Some manuscripts of the Pauline epistles contain short Marcionite prologues to each of the epistles indicating where they were written, with notes about where the recipients dwelt. Adolf von Harnack, citing De Bruyne, argued that these notes were written by Marcion of Sinope or one of his followers. Origin of the New Testament - APPENDIX I (to § 2 of Part I, pp. 59 f.) The Marcionite Prologues to the Pauline Epistles, Adolf von Harnack, 1914. Moreover, Harnack noted: "We have indeed long known that Marcionite readings found their way into the ecclesiastical text of the Pauline epistles, but now for seven years we have known that Churches actually accepted the Marcionite prefaces to the Pauline epistles! De Bruyne has made one of the finest discoveries of later days in proving that those prefaces, which we read first in Codex Fuldensis and then in numbers of later manuscripts, are Marcionite, and that the Churches had not noticed the cloven hoof." Many early Vulgate manuscripts contain a set of Priscillianist prologues to the gospels.
The translations in the Vetus Latina had accumulated piecemeal over a century or more. They were not translated by a single person or institution, nor uniformly edited. The individual books varied in quality of translation and style, and different manuscripts and quotations witness wide variations in readings. Some books appear to have been translated several times.
The Vulgate did not immediately supersede the Vetus Latina translations. Pandects from the Early Middle Ages sometimes had some books (e.g. deuterocanonicals, Acts, Revelation), or took phrases, or had glosses from the Vetus Latina, but this declined through the High Middle Ages.
The Vetus Latina gospels had been translated from Greek originals of the Western text-type. Comparison of Jerome's Gospel texts with those in Vetus Latina witnesses, suggests that his revision was concerned with substantially redacting their expanded "Western" phraseology in accordance with the Greek texts of better early Byzantine and Alexandrian witnesses. For the Gospels "High priest" is rendered princeps sacerdotum in Vulgate Matthew; as summus sacerdos in Vulgate Mark; and as pontifex in Vulgate John.
In places Jerome adopted readings that did not correspond to a straightforward rendering either of the Vetus Latina or the Greek text, so reflecting a particular doctrinal interpretation; as in his rewording panem nostrum epiousios at .
One major change Jerome introduced was to re-order the Latin Gospels.

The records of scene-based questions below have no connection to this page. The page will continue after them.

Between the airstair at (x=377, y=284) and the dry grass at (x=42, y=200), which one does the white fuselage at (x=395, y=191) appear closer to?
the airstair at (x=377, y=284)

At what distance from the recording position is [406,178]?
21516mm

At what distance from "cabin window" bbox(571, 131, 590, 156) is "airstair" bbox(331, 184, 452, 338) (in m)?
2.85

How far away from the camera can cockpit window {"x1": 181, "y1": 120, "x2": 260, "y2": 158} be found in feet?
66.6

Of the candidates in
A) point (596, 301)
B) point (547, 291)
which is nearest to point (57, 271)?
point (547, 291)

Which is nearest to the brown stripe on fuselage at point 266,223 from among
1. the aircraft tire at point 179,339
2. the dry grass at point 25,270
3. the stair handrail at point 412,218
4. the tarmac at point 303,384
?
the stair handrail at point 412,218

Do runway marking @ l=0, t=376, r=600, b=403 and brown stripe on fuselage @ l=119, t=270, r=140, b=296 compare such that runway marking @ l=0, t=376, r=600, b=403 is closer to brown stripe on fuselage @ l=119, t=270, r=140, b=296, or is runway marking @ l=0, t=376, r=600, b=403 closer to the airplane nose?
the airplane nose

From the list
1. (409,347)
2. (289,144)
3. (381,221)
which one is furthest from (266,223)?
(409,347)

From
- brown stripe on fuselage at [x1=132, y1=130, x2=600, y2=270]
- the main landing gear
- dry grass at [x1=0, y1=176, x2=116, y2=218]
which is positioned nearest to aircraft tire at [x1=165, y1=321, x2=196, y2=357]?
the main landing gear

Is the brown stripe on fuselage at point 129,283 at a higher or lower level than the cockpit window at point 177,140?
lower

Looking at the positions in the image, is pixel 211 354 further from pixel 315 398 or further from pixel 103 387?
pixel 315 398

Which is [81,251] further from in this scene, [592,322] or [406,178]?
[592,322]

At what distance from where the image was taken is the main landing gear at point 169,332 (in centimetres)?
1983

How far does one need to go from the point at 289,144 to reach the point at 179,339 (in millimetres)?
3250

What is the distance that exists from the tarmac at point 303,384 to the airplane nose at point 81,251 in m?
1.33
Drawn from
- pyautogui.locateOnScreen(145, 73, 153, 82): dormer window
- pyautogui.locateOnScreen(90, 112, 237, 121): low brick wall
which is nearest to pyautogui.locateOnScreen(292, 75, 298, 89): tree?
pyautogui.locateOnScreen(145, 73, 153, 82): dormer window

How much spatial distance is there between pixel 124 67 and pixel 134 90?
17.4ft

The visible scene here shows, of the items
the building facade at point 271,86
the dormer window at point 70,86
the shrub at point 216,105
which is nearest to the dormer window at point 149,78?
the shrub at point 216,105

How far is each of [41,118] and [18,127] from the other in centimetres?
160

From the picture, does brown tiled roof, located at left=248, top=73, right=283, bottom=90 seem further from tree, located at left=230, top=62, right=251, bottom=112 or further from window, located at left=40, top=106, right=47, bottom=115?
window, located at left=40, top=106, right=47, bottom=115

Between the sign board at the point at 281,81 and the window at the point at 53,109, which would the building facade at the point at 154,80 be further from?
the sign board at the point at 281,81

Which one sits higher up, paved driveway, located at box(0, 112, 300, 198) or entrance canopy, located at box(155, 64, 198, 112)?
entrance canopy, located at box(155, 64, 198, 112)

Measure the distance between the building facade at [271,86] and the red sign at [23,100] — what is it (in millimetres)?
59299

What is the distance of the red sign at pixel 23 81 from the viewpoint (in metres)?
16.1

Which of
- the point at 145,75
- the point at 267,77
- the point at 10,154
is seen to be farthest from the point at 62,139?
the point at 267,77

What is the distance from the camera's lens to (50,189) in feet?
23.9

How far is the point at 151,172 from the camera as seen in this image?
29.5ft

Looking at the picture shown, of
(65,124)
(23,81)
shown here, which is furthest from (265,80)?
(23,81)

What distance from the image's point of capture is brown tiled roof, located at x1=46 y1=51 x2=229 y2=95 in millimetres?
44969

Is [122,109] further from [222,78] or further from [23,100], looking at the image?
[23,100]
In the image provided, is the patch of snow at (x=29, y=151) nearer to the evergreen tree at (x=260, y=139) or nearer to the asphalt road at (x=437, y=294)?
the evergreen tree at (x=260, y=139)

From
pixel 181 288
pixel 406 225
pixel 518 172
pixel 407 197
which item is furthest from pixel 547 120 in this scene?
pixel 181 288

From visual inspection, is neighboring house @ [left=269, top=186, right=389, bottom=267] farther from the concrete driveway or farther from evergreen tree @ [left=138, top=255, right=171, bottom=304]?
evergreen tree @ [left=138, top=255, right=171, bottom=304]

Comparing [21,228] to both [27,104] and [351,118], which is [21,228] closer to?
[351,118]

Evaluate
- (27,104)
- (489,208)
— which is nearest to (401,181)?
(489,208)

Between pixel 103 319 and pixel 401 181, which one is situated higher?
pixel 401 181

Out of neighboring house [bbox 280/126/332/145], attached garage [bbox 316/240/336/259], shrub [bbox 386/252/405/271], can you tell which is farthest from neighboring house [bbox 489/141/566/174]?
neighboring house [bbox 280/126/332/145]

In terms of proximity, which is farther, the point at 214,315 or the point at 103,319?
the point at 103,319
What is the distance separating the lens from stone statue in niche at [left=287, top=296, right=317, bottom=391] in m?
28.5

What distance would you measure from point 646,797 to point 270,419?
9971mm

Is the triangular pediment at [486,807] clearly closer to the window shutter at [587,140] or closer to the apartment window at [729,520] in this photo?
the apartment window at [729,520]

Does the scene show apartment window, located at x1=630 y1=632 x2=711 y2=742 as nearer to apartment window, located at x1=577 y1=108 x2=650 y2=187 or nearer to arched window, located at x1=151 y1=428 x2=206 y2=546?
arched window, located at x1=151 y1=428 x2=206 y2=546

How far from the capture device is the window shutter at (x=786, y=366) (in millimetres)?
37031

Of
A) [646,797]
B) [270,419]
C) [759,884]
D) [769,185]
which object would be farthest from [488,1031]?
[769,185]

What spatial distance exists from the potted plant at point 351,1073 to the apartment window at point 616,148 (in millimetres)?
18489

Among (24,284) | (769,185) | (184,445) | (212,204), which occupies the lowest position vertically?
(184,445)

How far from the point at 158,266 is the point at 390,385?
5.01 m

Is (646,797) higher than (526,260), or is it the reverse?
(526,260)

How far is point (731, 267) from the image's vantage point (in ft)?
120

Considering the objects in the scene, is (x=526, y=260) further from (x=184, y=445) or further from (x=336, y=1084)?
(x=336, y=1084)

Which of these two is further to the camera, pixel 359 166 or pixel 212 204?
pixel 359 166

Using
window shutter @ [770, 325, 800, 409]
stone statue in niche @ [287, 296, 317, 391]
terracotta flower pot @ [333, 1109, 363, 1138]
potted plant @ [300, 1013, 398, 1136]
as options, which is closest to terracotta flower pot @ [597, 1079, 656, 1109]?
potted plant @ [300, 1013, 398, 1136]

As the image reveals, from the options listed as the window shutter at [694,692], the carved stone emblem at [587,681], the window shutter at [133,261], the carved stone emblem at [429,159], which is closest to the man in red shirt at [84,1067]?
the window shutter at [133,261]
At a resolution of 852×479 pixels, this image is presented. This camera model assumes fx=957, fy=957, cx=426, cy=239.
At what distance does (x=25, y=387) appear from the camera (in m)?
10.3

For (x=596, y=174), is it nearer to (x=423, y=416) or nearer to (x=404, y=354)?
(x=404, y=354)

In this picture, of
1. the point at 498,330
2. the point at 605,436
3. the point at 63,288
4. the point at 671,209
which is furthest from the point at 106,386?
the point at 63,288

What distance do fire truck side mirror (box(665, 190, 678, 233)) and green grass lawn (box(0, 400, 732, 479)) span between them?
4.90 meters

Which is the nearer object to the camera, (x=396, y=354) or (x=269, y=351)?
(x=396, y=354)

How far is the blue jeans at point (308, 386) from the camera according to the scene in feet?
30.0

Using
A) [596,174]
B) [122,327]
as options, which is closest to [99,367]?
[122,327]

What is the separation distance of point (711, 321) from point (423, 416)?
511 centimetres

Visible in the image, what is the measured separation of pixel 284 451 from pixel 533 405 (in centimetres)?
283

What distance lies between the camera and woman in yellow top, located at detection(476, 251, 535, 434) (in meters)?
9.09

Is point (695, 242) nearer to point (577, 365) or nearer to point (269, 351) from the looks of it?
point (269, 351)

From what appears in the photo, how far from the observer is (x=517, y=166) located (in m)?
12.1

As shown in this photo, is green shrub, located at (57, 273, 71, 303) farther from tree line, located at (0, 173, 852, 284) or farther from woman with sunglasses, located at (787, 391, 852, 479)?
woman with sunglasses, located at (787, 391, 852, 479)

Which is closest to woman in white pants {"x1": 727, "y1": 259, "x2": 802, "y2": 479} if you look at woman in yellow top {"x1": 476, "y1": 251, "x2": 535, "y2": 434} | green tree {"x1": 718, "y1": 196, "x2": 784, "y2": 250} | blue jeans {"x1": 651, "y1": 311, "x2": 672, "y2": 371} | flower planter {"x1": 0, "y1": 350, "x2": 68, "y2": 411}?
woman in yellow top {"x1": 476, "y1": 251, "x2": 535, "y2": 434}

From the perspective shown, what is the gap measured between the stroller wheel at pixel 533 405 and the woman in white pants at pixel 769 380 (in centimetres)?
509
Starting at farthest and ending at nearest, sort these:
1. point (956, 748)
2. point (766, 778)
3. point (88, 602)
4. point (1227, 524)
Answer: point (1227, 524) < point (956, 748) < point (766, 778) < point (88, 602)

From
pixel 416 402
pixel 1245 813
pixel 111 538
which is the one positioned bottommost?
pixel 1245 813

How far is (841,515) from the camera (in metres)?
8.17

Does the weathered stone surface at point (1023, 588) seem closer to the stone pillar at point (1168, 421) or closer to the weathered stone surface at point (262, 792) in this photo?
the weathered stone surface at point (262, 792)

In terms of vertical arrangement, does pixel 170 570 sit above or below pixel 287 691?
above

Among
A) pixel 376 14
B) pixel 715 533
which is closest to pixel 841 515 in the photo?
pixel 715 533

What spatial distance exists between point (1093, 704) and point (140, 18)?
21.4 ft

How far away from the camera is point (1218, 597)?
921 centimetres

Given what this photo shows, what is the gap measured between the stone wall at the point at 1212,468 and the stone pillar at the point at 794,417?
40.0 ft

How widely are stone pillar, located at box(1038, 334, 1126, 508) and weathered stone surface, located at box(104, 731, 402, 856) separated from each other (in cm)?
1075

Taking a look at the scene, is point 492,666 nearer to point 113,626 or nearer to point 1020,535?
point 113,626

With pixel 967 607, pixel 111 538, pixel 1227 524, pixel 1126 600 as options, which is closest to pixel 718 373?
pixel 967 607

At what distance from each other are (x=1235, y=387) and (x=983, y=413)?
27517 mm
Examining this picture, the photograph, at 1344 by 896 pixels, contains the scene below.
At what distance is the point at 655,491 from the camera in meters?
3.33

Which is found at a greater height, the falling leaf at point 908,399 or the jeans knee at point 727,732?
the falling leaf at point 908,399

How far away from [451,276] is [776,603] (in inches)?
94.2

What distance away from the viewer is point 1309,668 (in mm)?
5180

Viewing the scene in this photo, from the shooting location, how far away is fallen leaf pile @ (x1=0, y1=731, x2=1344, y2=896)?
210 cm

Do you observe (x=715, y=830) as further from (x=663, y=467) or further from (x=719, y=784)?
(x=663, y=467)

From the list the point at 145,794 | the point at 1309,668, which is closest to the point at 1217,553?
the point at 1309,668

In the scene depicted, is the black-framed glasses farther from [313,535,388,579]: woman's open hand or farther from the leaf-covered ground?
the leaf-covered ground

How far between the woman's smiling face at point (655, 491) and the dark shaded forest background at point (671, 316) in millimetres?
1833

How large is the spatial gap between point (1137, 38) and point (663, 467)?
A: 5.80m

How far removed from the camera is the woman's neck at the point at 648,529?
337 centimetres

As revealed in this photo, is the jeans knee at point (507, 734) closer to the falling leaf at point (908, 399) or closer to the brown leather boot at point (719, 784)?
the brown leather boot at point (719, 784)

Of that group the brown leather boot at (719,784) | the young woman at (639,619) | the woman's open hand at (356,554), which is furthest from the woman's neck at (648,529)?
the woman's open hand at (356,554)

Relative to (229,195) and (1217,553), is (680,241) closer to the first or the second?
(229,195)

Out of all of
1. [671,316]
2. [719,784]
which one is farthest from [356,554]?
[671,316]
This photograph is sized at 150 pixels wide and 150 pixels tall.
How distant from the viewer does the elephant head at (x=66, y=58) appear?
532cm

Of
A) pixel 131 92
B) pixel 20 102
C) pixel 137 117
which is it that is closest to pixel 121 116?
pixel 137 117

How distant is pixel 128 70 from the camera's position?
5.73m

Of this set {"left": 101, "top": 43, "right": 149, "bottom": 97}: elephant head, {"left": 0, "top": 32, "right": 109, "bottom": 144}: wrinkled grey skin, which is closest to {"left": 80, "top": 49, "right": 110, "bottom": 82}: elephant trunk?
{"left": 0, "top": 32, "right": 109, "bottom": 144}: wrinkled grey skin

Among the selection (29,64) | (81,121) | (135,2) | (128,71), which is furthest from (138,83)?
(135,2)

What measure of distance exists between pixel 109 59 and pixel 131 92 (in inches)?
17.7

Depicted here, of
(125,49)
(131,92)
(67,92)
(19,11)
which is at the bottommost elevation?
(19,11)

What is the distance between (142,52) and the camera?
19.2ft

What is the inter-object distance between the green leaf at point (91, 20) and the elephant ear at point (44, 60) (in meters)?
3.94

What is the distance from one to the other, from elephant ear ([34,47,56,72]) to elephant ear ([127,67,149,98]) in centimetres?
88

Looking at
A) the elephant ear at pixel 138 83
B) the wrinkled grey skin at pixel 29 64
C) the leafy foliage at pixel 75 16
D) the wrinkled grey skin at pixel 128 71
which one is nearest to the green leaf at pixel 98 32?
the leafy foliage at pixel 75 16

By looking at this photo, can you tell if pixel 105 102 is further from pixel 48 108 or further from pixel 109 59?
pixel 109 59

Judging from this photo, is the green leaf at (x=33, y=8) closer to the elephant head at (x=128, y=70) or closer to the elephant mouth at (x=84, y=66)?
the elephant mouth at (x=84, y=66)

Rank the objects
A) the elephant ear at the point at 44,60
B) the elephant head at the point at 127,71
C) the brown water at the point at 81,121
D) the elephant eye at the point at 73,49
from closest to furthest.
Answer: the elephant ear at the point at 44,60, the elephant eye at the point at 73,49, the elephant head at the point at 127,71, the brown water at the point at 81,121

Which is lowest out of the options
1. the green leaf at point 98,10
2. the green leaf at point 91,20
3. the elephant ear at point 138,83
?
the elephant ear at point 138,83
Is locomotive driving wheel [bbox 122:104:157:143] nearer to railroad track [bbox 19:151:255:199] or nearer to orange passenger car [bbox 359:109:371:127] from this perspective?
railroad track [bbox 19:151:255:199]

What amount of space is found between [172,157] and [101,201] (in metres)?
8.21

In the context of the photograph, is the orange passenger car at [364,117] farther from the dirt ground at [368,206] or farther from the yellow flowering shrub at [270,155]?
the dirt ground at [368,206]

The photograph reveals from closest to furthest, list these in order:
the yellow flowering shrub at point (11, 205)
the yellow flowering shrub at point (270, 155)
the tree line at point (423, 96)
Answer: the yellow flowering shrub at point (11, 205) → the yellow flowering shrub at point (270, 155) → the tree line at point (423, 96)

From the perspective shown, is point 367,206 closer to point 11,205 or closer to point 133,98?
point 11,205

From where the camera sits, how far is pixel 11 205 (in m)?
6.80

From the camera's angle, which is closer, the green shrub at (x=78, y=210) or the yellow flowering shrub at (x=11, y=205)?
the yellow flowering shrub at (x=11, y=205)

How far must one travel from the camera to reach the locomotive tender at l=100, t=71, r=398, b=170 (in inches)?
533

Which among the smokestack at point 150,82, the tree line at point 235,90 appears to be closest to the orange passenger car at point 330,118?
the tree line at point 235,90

Most Vetus Latina gospel books followed the "Western" order of Matthew, John, Luke, Mark; Jerome adopted the "Greek" order of Matthew, Mark, Luke, John. His revisions became progressively less frequent and less consistent in the gospels presumably done later.
The unknown reviser of the rest of the New Testament shows marked differences from Jerome, both in editorial practice and in their sources. Where Jerome sought to correct the Vetus Latina text with reference to the best recent Greek manuscripts, with a preference for those conforming to the Byzantine text-type, the Greek text underlying the revision of the rest of the New Testament demonstrates the Alexandrian text-type found in the great Uncial script Codex of the mid-4th century, most similar to the Codex Sinaiticus. The reviser's changes generally conform very closely to this Greek text, even in matters of word order—to the extent that the resulting text may be only barely intelligible as Latin.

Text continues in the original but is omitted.